Task ▸
List each award category that the text on the Builder's Choice Custom Home Design Awards names.

Given text ▸
+ + + + +
Builder’s Choice Custom Home Design Award-winning projects | Pound Ridge Real Estate

Jeff Goldberg

In honor of Earth Day, Custom Home and BUILDER take a look back at five Builder’s Choice Custom Home Design Award-winning projects that are as environmentally-conscious as they are commendable. These projects, designed with the planet in mind, are dynamic and innovative—some powered by the resources they produce.

The Builder’s Choice Custom Home Design Awards (BCCHDAs) honor excellence and innovation in residential design and construction across 13 categories including project of the year, modular, multi-family, and architectural interiors. With this year’s extended deadline fast approaching—May 2 for early submissions, and May 6 for late submissions—we encourage you to submit your own best work here.

Excerpts from the awards coverage highlighting the projects’ sustainable features are included below. Follow the link in each project’s title to view more photos and information.
+ + + + +
Data provided ▸
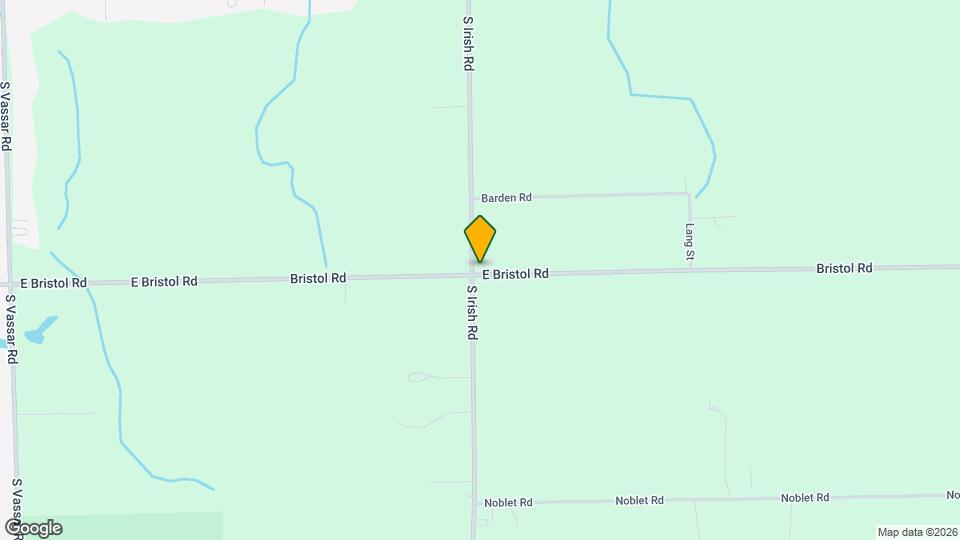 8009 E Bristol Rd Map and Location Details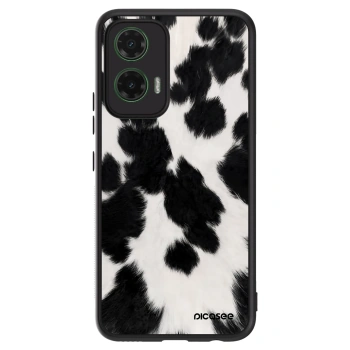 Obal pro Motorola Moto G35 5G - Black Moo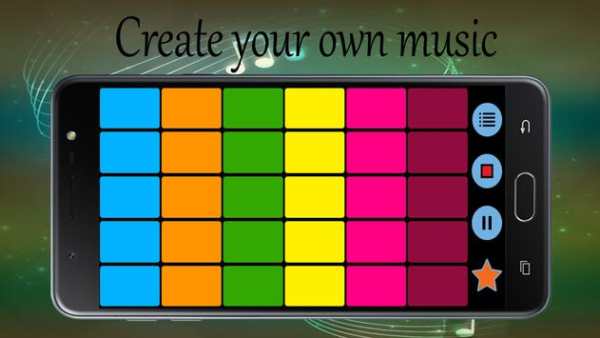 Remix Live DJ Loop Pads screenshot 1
+ + + + +
Your solution ▸
- Project of the year
- Modular
- Multi-family
- Architectural interiors